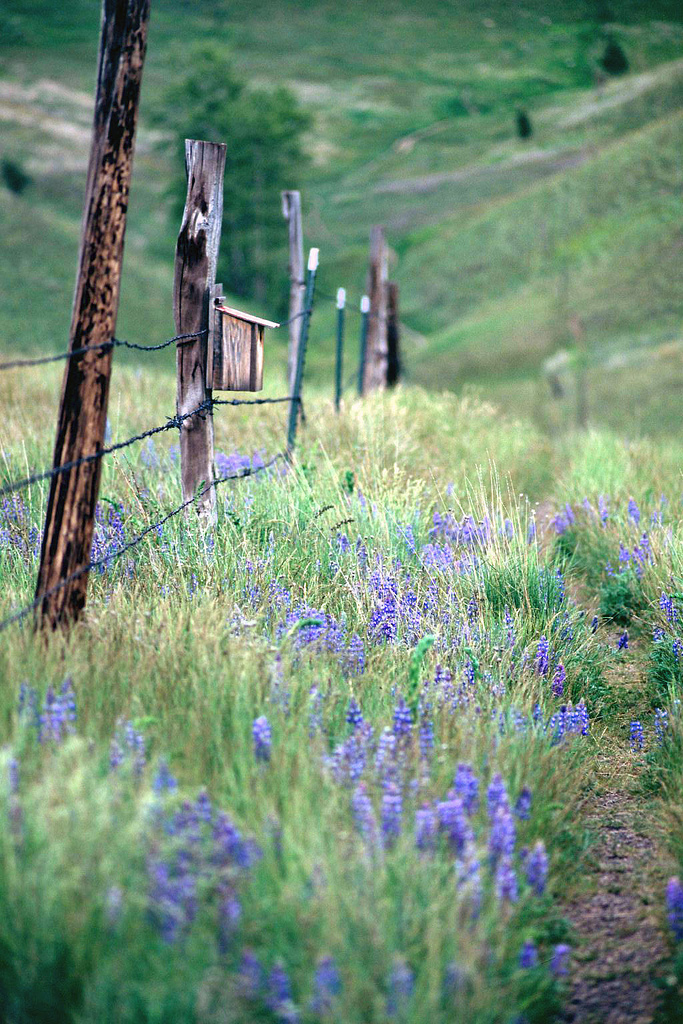 Lupine. ©Matt Rogers http://www.merphoto.printroom.com/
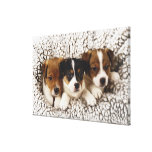 Litter of puppies canvas prints
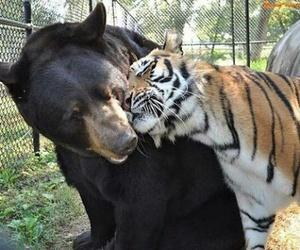 bear, tiger, and animal image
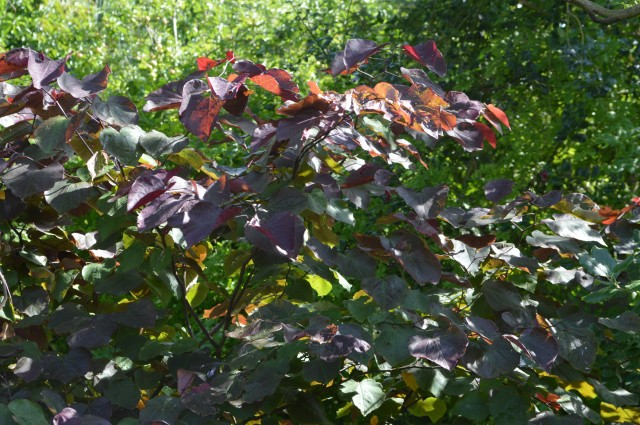 Cercis canadensis 'Forest Pansy.'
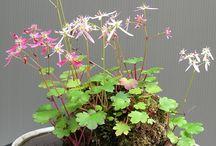 Art floral japonais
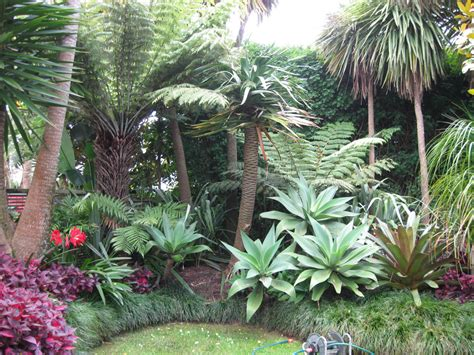 tropical style gardens sub tropical garden landscape design garden care services and gardening maintenance with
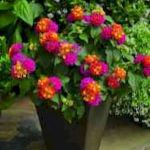 40 Beautiful Container Flower Garden Ideas (4)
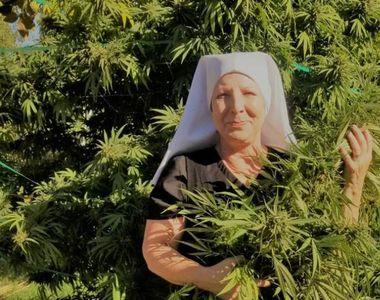 Măicuța Kate, cultivatoare de marijuana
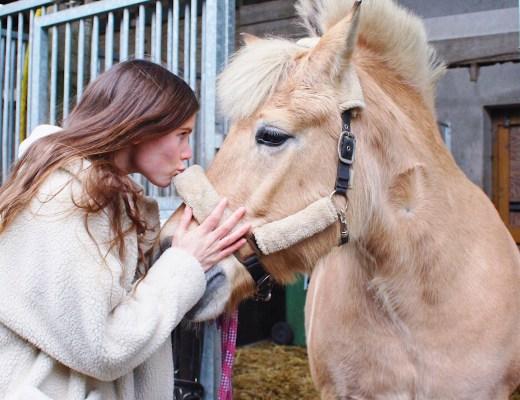 paardrijden goed
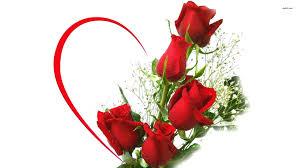 Wallpaper Love Rose Flower Images Free ...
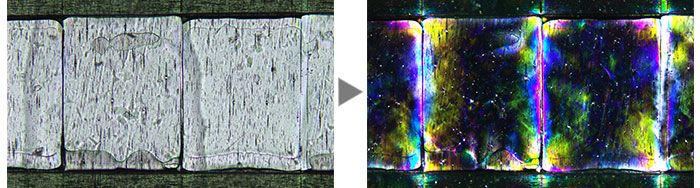 Film (Left: Brightfield / Right: Polarized light)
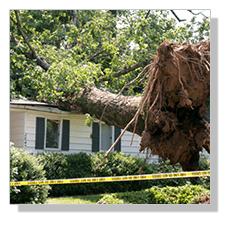 Wind-Damage-Leads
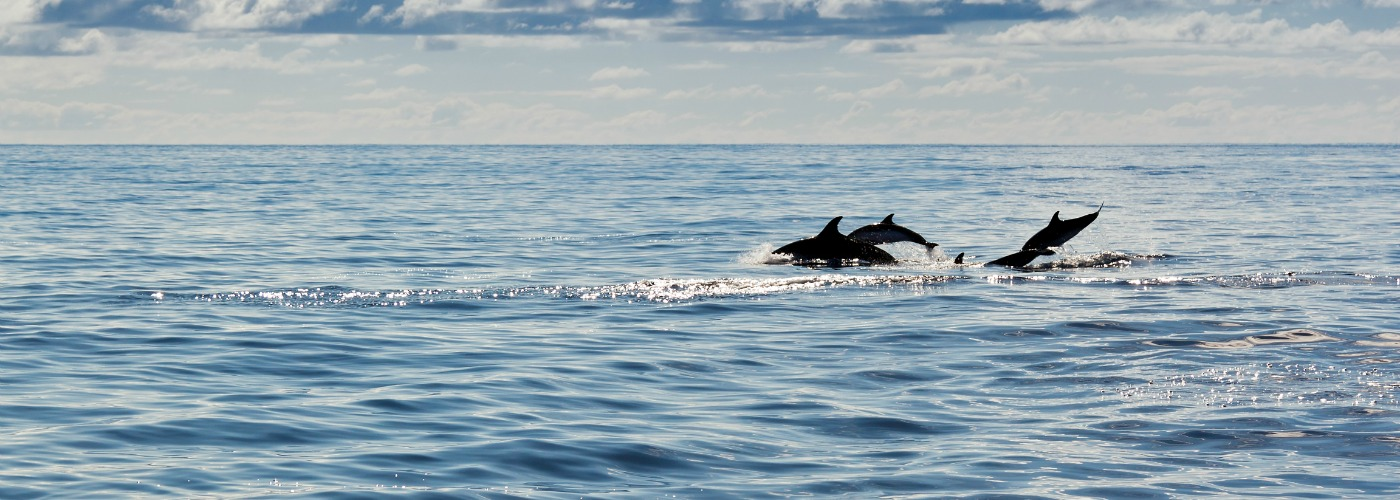 Best dolphins destinations in Europe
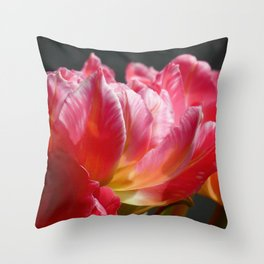 Pink and Red Parrot Tulips close up IV Throw Pillow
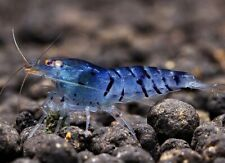 10 (ten) x Blue Star Striped Shrimps (Neocaridina cf. davidi)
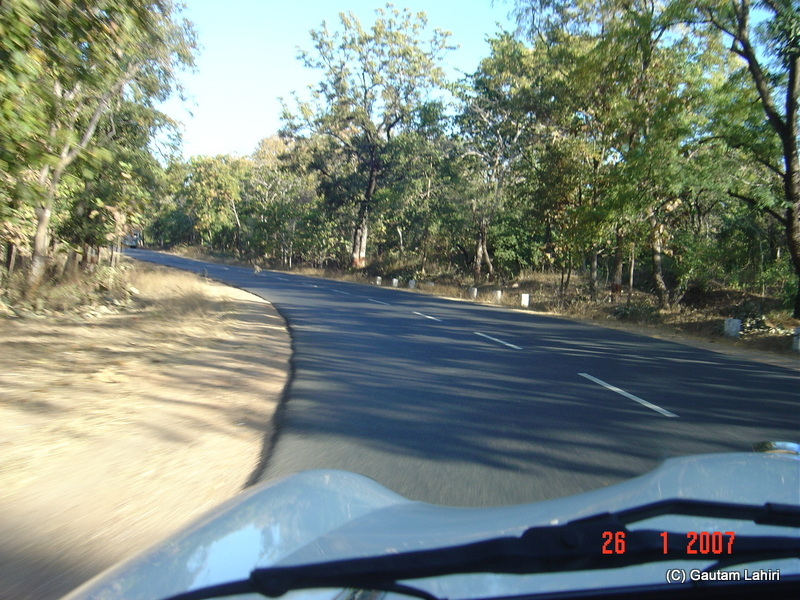 The Ambassador skirting the sides of the road as she flew over the road through Pench forest section towards Kanha forest reserve by Gautam Lahiri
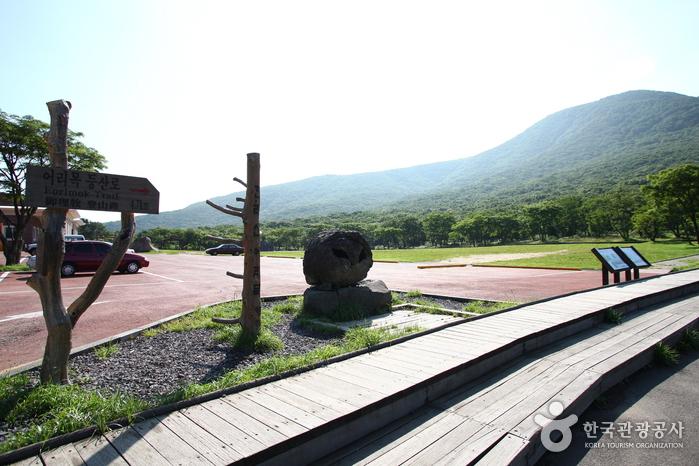 Hallasan National Park [UNESCO World Heritage] (한라산국립공원 [유네스코 세계자연유산])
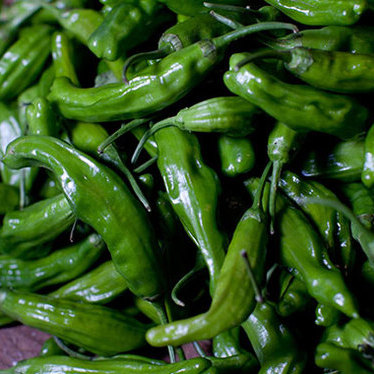 Robata grilled Japanese shishito peppers at Roka Akor | Chicago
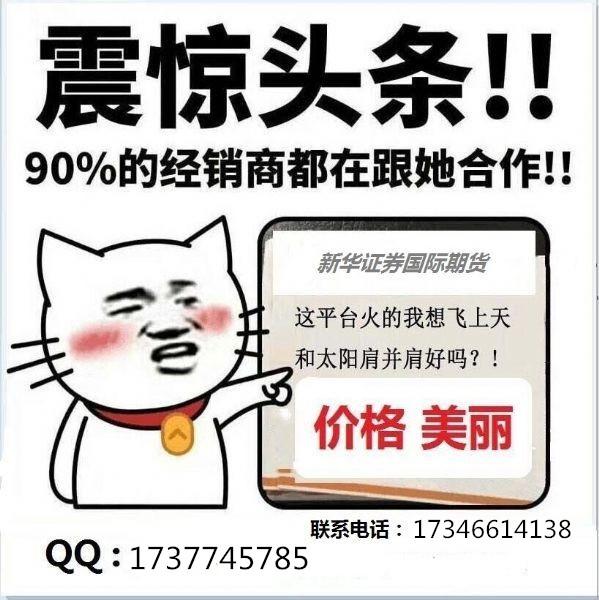 香港新华期货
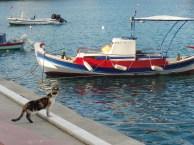 Katze im Hafen von Sitia.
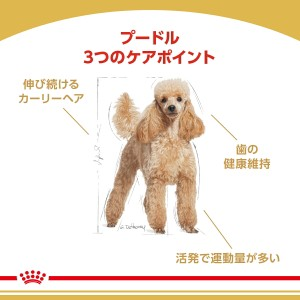ロイヤルカナン 犬用 プードル 成犬用 3kg 3182550765206 ジップ付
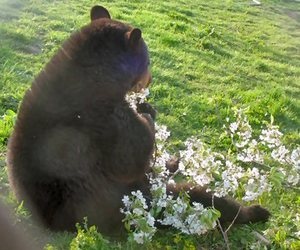 flowers and bear image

^^^^

=== What you have to do ===
An exact reproduction of every record above is required, with no pictures included.

=== Response to this exercise ===
 Lupine. ©Matt Rogers http://www.merphoto.printroom.com/
 Litter of puppies canvas prints
 bear, tiger, and animal image
 Cercis canadensis 'Forest Pansy.'
 Art floral japonais
 tropical style gardens sub tropical garden landscape design garden care services and gardening maintenance with
 40 Beautiful Container Flower Garden Ideas (4)
 Măicuța Kate, cultivatoare de marijuana
 paardrijden goed
 Wallpaper Love Rose Flower Images Free ...
 Film (Left: Brightfield / Right: Polarized light)
 Wind-Damage-Leads
 Best dolphins destinations in Europe
 Pink and Red Parrot Tulips close up IV Throw Pillow
 10 (ten) x Blue Star Striped Shrimps (Neocaridina cf. davidi)
 The Ambassador skirting the sides of the road as she flew over the road through Pench forest section towards Kanha forest reserve by Gautam Lahiri
 Hallasan National Park [UNESCO World Heritage] (한라산국립공원 [유네스코 세계자연유산])
 Robata grilled Japanese shishito peppers at Roka Akor | Chicago
 香港新华期货
 Katze im Hafen von Sitia.
ロイヤルカナン 犬用 プードル 成犬用 3kg 3182550765206 ジップ付
 flowers and bear image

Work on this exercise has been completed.